Quoted text:
━━━

Sunday, April 9, 2017

Homily for Palm Sunday

Homily for
Palm Sunday
April 9, 2017
Matt 21: 1-11
Phil 2: 6-11
Holy Cross, Champaign, Ill.                                       

“The master has need of them” (Matt 21: 3).
Christ Enters Jerusalem
Pietro Lorenzetti (fresco, Assisi)
It’s reported that St. John Vianney, the holy curé of Ars, France, once said, “If Samson could slay 1,000 Philistines with the jawbone of an ass, imagine what the Lord can do with a complete ass”—referring to himself, famously inept as a student in the seminary, but the Lord’s instrument for forgiving sinners who for years and years in the mid-19th century flocked to him to confess, as many as 300 penitents a day coming to his out-of-the-way country parish, and he spent as much as 16 hours a day in the confessional for most of the last 30 years of his life!  (Some of you are old enuf to remember the old confessionals, which were very uncomfortable to sit in for 1 hours, let alone 16—and in the curé’s case, without heat in the winter or a/c in the summer.)

Assuredly, St. John Vianney was no ass, complete or incomplete, but a priest filled with the simple wisdom of our Lord.

But in the 1st gospel for today, that of the Lord’s triumphal entry of Jerusalem, he sends 2 of his disciples to fetch an ass and its colt with the message to their owner, “The master has need of them.”

Reflect on that for a moment:  Jesus needed a donkey to enter Jerusalem.  He had to ask some friend of his—we assume the ass’s owner was a friend—for a little help.  Just as the Son of God humbly descended from heaven, taking on our human flesh with all its weaknesses, its limitations, its sufferings, as St. Paul writes today (Phil 2:7), he chose also to be dependent on the help of other human beings.  He needed to borrow a donkey for this phase of his divine mission.

━━━

Dataset content:

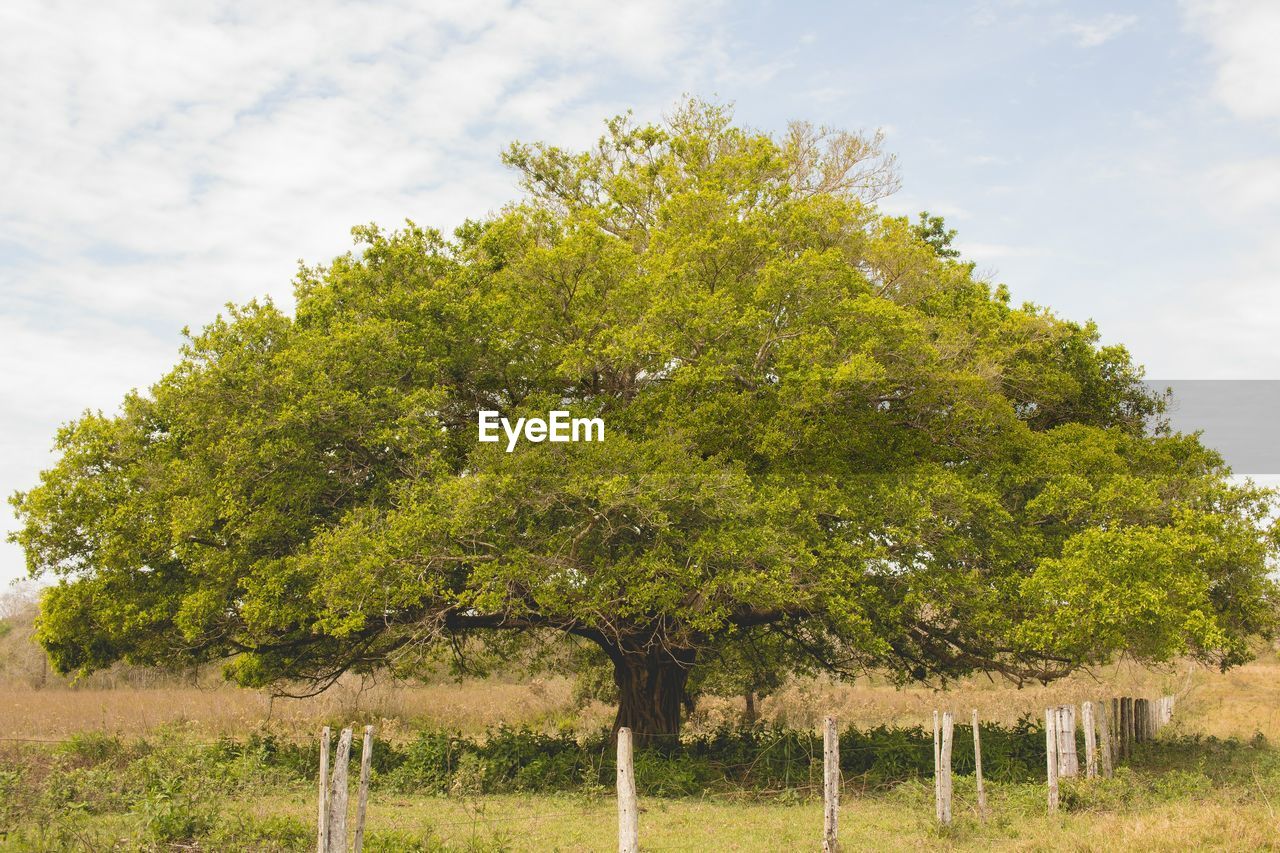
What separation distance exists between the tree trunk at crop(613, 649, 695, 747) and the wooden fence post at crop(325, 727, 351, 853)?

━━━

Goal: Pick up the Palm Sunday homily after its last sentence and carry it forward in the same voice.

Written answer:
Look at yourself—not as a jackass but as an instrument of the Lord.  Mother Teresa called herself just a pen in God’s hand that he could write with.  Yes, the Lord Jesus has a plan for you, a use for you, whoever you are:  man, woman, child, parent, senior citizen, student, laborer, businessman, lawyer, craftsman, farmer, nurse, teacher, homemaker.  The master has need of you for some purpose of his, which might be something very simple like smiling on someone who’s feeling down, or something grander like teaching catechism or healing the sick, and which might vary from day to day.

There’s just one condition on the Lord’s ability to use you.  It’s not being a donkey but being like Jesus, who humbled himself and was obedient to what God asked of him, even when that led to suffering.  God can’t work with someone who’s proud, someone who’s so full of himself that he won’t listen to God (or anyone else).

Now you might ask why God would command that his Son should suffer, “obedient to the point of death, even death on a cross” (Phil 2:8).  I don’t think the Father willed that his Son should die; rather, the Son was loyal and obedient to God even tho that meant that evil people would do him in, in the most painful and humiliating way they could concoct.  Compare it to the obedience to God of a recent martyr, reported in a blog post 2 days ago[1]:

A Coptic Christian father of two who was on a “kill list” and tracked for days by Islamic State militants in Sinai refused to renounce his faith in Christ when given a chance to “save” himself before being executed, his wife said.

The British news outlet The Sunday Times [April 3] reports that the widow of 58-year-old Copt Bahgat Zakhar, one of eight Christians killed in the coastal town of Al Arish in just a three-week span in February, detailed the moment her husband met his fate.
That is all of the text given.